* Selected extract
Article 14 Complaints

  1. Verification of the nature and the scope of the delivered goods falls under the responsibility of the Client. Complaints about potential deficits or damages must on delivery be recorded by the Client on the delivery receipt, failing which the quantities as indicated on the consignment notes, the delivery notes, and similar documents are deemed to have been acknowledged as correct.
  2. Complaints about the quality of the delivered goods must be reported to the Contractor in writing within 48 hours after delivery, at least within 48 hours after detection, accompanied by a description of the nature of the defect. Complaints with regard to delivered goods later than one month after delivery are accepted in no instance whatsoever. The Contractor must be enabled by the Client to conduct an examination, after the notification, regarding the validity of the complaint, failing which each and every right to complain shall expire. Defects in a part of the delivered goods shall not entitle the Client to reject or refuse the entire order.
  3. Complaints about the calculated prices and other complaints regarding the invoices must be submitted to the Contractor in writing within 5 days after the date of the invoice. Complaints submitted later are not accepted. Complaints shall by no means result in suspension of the payment term or reduction of the payable invoice amount.
  4. The Contractor shall, in case of justified complaints, be free to opt between repair of the goods, the free replacement of the said goods, or settlement by means of a credit note.
  5. Return shipments can only take place after express approval of the Contractor. The costs for return shipments are at the expense of the Client.

 

Article 15 Suspension / rescission

  1. The Contractor is entitled to rescind or suspend the Agreement, either in whole or in part, with immediate effect and without judicial intervention, in writing and without being liable to pay compensation, without prejudice to the right of the Contractor to – in lieu of rescission or suspension – claim compliance and without prejudice to its right to claim compensation if:
    • the client fails to comply with the obligations vested in the same and the said failure is not remedied within 10 days after despatch of the notice of default;
    • circumstances come to the knowledge of the Contractor after the conclusion of the Agreement that give the Contractor good reason to fear that the Client cannot comply with the obligations pursuant to the Agreement;
    • the Client applies for suspension of payment or is granted suspension of payment;
    • a winding-up petition or bankruptcy application is filed in respect of the Client or the Client is declared to be insolvent or bankrupt;
    • the Client applies for admission to the Dutch Debt Restructuring (Natural Persons) Act or admission to the Dutch Debt Restructuring (Natural Persons) Act is granted to the Client;
    • an attachment is imposed on a considerable part of the assets of the Client;
    • the Client becomes, from a commercial or social perspective, seriously discredited.

* Supplied data

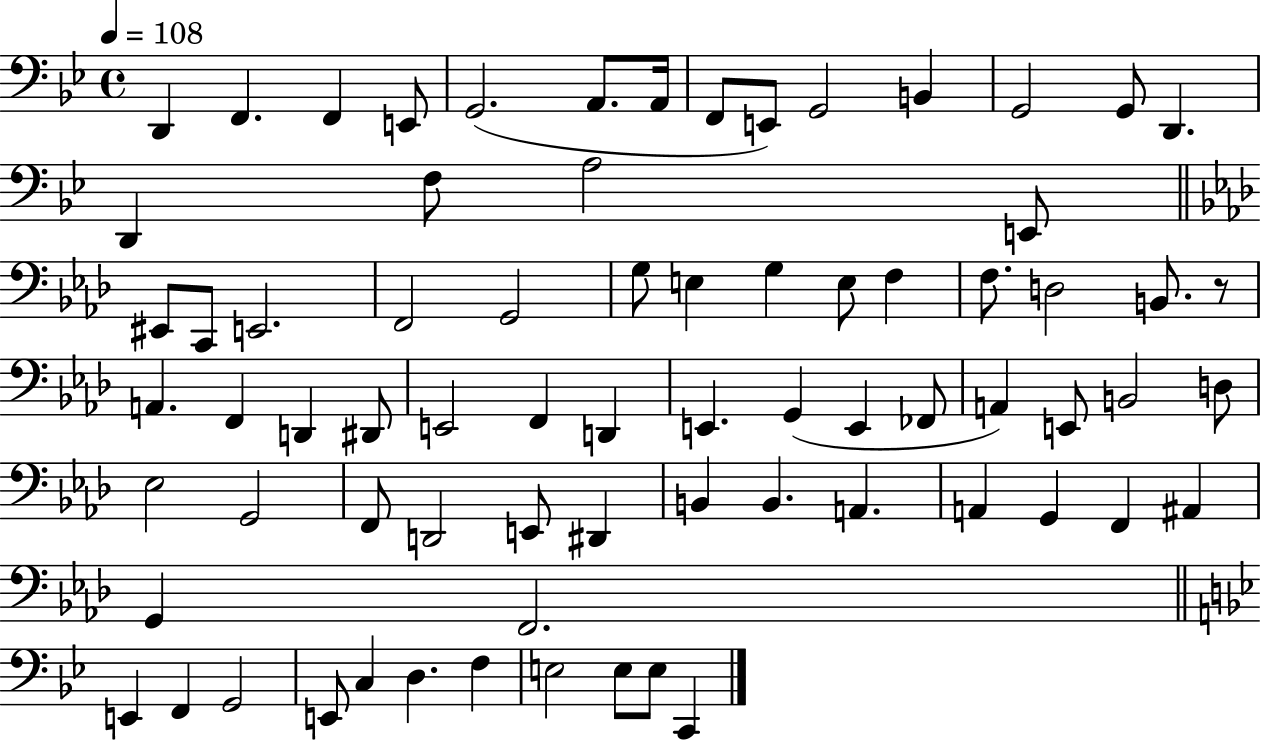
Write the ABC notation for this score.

* Tasks for this exercise
1. Write out, word for word, the stretch of the contract terms on complaints and suspension from "3. Complaints about" through "expense of the Client.".
2. According to the contract terms on complaints and suspension, how long does the Client have to submit written complaints about calculated prices to the Contractor?

* Solutions to each task
1.
3. Complaints about the calculated prices and other complaints regarding the invoices must be submitted to the Contractor in writing within 5 days after the date of the invoice. Complaints submitted later are not accepted. Complaints shall by no means result in suspension of the payment term or reduction of the payable invoice amount.
  4. The Contractor shall, in case of justified complaints, be free to opt between repair of the goods, the free replacement of the said goods, or settlement by means of a credit note.
  5. Return shipments can only take place after express approval of the Contractor. The costs for return shipments are at the expense of the Client.

2. Within 5 days after the date of the invoice.